Advanced Energy United News

AEE CALLS FOR REFORM OF ENERGY TAX CODE TO BOOST INNOVATION, PROVIDE NO PERMANENT SUBSIDIES

Written by Industry News | Apr 15, 2013

Advises Lawmakers to Transition from Current Patchwork to Technology-Neutral Provisions that Provide Stability, Phase Out Incentives Based on Market Criteria

Washington, DC – Advanced Energy Economy (AEE), a national business organization representing the advanced energy industry, today urged Congress to reform the U.S. tax code in a way that promotes energy innovation more effectively while also providing budgetary savings. AEE encouraged Congress to adopt policy principles that would promote innovation, sunset incentives when market objectives are achieved, provide stability and certainty for businesses and investors, and not favor one innovative energy technology over another. 
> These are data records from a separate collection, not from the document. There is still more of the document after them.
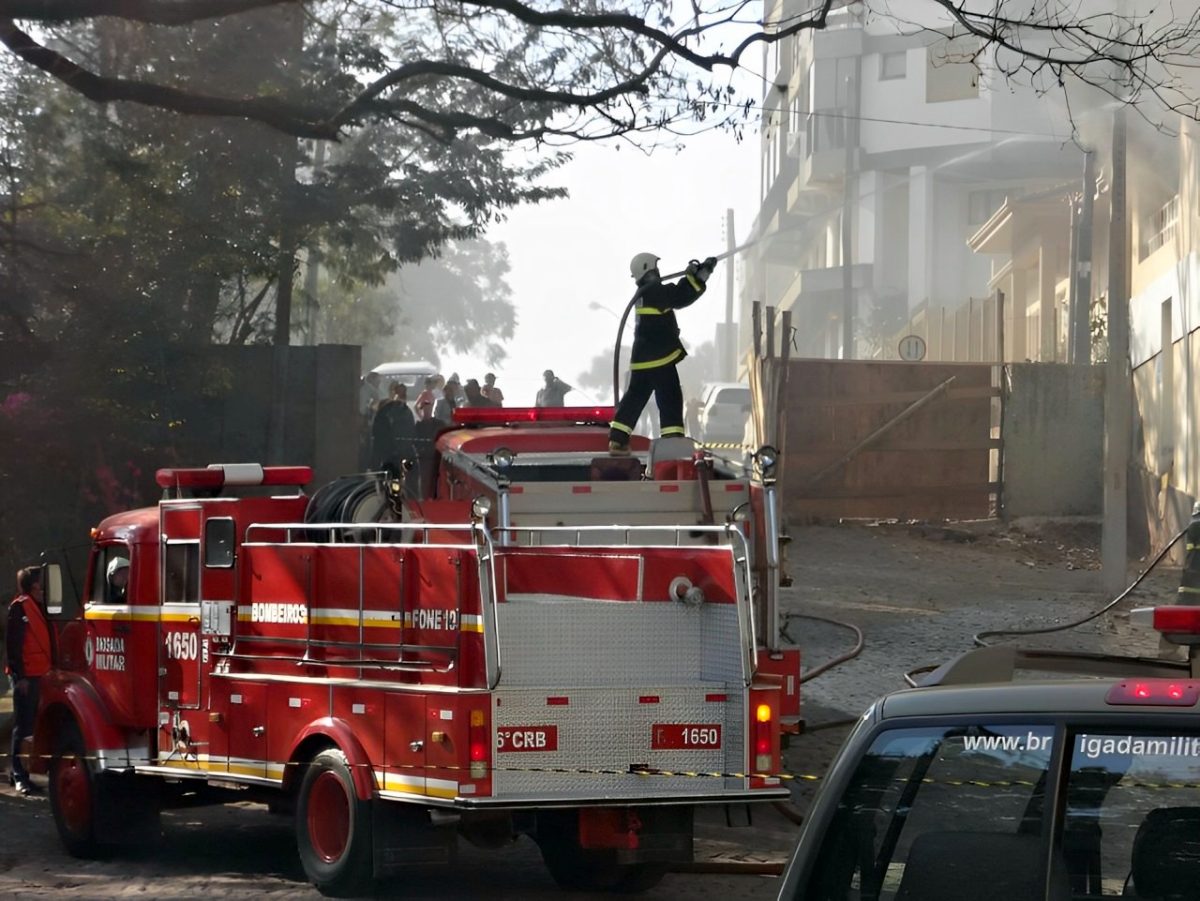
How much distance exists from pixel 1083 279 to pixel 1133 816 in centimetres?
2620

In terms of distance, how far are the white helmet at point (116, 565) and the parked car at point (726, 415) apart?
80.6ft

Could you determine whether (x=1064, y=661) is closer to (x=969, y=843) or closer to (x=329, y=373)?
(x=969, y=843)

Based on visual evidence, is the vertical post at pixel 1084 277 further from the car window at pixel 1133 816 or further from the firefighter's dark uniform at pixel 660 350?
the car window at pixel 1133 816

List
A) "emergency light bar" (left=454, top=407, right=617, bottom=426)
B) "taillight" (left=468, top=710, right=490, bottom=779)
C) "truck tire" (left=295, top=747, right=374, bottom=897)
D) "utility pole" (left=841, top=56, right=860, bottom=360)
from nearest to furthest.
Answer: "taillight" (left=468, top=710, right=490, bottom=779), "truck tire" (left=295, top=747, right=374, bottom=897), "emergency light bar" (left=454, top=407, right=617, bottom=426), "utility pole" (left=841, top=56, right=860, bottom=360)

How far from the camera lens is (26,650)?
11375 millimetres

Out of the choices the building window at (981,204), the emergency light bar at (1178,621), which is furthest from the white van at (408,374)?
the emergency light bar at (1178,621)

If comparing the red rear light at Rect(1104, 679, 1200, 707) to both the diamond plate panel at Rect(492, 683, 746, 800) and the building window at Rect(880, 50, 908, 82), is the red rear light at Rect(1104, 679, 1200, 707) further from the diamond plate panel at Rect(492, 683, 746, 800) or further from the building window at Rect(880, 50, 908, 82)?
the building window at Rect(880, 50, 908, 82)

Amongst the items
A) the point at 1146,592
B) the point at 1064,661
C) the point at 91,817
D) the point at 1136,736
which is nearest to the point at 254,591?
the point at 91,817

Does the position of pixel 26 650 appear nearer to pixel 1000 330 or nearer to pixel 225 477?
pixel 225 477

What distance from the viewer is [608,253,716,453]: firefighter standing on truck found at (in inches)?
448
“These four principles represent a commonsense approach that puts federal tax policy squarely behind energy innovation that will pay off in the marketplace,” said AEE CEO Graham Richard. “But they equally represent a dramatic break from the status quo. We look forward to working with Congress and the President to transition to a principled approach to federal energy tax policy that fosters innovation and moves us toward a more secure, clean and affordable energy future.”

Through a series of conversations and interactions with numerous stakeholders, including business and finance leaders, tax policy experts, members of Congress and their staff, AEE has created a set of principles that can act as a guide to the development of new tax policy as applied to energy. To the maximum extent possible, energy tax incentives should: 

  • Be targeted: limit incentives to where innovation is needed to build a more secure, clean and affordable energy future. Rather than providing permanent support to mature technologies that already have significant market penetration, the federal government’s role should be limited to driving innovation and commercializing the next generation of technologies that promise public benefits such as enhancing energy security through fuel diversity and grid modernization, providing cleaner energy that better protects public health, and reducing energy costs for consumers and businesses.

  • Sunset automatically when market-based objectives are achieved. No company or technology should be entitled to permanent subsidies. When left in place too long, tax incentives distort price and market signals and ultimately create barriers to entry for new technologies. Tax incentives should remain in place only long enough to achieve a measurable, market-based objective that represents a point at which emerging technologies have reached sufficient maturity to stand on their own.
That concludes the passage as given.